中央最低賃金審議会が時給28円の引き上げを答申した。10月以降、実際どうなるかは現在行われている各都道府県の地方最賃審議会次第だが、これまでにない上げ幅になる。率直に驚いた水準だった。昨年は中央が引き上げの答申を見送ったから全国平均でわずかに1円上がっただけだったが、最賃引き上げに流れが戻された。
審議会で経営側は反対だったという。答申が出されると経済団体から不満が表明されている。コロナ下でもあり、支払いの重みが増すことにうなずけないのは当然ではある。とはいえ、多くの企業を苦しめていることに消費者の購買力の低下があるのは間違いない。安い物しか売れない、少ししか売れない要因として取材でよく聞いてきた。どこかで購買力を高める方向に進み直さなければならないのは気付いていたと思う。
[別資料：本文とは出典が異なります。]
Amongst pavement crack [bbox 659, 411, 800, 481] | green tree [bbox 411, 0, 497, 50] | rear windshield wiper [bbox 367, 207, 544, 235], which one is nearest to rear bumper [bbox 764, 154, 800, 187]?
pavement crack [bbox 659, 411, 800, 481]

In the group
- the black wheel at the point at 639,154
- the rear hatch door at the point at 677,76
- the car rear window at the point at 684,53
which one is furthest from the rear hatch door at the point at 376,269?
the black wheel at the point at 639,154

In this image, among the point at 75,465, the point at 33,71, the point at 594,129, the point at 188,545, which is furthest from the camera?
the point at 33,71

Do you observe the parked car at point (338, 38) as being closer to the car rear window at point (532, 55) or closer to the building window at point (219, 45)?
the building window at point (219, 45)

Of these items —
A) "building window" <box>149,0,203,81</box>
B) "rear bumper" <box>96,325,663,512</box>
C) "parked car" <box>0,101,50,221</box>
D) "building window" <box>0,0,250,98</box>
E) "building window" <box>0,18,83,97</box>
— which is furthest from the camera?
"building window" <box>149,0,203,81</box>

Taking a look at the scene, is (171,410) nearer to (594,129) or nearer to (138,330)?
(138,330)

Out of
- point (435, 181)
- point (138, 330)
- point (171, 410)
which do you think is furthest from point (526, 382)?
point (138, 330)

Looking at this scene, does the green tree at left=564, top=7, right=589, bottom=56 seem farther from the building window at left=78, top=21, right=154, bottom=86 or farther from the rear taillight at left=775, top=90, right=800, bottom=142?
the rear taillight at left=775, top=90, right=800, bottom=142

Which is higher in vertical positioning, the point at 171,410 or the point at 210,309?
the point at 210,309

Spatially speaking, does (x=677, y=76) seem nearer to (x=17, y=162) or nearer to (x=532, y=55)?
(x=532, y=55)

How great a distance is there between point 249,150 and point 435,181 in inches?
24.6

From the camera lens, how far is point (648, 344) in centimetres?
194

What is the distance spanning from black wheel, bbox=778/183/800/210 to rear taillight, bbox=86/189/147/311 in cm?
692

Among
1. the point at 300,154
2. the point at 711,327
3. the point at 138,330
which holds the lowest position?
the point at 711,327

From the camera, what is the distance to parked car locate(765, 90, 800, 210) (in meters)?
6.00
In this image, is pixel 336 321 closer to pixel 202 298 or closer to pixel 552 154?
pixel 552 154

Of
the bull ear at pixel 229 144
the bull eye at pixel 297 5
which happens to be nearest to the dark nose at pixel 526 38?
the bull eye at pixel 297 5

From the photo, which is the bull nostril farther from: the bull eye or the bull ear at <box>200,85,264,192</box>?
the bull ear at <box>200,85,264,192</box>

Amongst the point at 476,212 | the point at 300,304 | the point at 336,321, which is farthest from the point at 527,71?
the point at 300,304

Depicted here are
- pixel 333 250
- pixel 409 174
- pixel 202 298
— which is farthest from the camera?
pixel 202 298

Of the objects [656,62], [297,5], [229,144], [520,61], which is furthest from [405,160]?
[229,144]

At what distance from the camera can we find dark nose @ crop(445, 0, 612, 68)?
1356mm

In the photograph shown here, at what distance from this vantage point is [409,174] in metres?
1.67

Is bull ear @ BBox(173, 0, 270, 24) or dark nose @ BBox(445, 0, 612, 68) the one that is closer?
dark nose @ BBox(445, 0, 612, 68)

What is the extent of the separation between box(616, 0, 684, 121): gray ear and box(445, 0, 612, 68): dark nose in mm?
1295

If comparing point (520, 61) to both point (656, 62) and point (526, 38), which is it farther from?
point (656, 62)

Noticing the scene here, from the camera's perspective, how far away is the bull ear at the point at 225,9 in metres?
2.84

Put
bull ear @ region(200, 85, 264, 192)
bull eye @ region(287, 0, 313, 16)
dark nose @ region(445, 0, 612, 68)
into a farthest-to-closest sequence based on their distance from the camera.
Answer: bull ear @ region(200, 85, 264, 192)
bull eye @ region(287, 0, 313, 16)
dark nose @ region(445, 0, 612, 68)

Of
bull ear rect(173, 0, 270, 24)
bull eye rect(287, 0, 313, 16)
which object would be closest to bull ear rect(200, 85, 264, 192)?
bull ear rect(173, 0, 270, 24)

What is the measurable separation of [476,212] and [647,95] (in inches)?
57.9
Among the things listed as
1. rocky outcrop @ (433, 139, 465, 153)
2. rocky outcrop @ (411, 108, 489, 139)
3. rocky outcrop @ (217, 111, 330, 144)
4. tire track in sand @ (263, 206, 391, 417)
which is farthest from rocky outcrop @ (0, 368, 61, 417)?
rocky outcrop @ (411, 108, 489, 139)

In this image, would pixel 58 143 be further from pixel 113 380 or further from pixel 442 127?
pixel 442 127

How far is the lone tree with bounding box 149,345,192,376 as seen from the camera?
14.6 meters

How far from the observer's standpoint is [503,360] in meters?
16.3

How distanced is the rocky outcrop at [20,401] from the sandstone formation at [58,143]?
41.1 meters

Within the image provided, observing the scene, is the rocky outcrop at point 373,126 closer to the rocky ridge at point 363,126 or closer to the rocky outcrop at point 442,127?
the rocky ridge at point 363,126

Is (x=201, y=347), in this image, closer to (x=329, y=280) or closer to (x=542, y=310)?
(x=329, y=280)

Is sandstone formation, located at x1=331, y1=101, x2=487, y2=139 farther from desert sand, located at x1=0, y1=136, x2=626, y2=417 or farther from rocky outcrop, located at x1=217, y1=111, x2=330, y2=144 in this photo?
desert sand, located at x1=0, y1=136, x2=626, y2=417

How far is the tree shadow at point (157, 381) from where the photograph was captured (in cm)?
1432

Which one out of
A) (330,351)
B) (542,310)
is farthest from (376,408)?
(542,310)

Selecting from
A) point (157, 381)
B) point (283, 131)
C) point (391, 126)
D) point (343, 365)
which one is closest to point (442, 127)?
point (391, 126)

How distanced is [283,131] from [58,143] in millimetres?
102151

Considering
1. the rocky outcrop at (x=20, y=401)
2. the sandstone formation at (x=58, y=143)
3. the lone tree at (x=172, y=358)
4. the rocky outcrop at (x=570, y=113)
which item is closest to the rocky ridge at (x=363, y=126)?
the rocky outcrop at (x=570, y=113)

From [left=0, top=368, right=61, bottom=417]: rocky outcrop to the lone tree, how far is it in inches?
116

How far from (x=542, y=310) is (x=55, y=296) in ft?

時給で働く人が増え、最賃近傍で働く人も増えているから、最賃引き上げが自身の賃金に波及する層も広がっているという。最賃のかつてない引き上げは、本質的にはチャンスなのではないか。
月に20日、1日8時間働くとして28円上がれば月の収入は4480円増える。シャツの1枚でも買ってみようかとなれば何よりだ。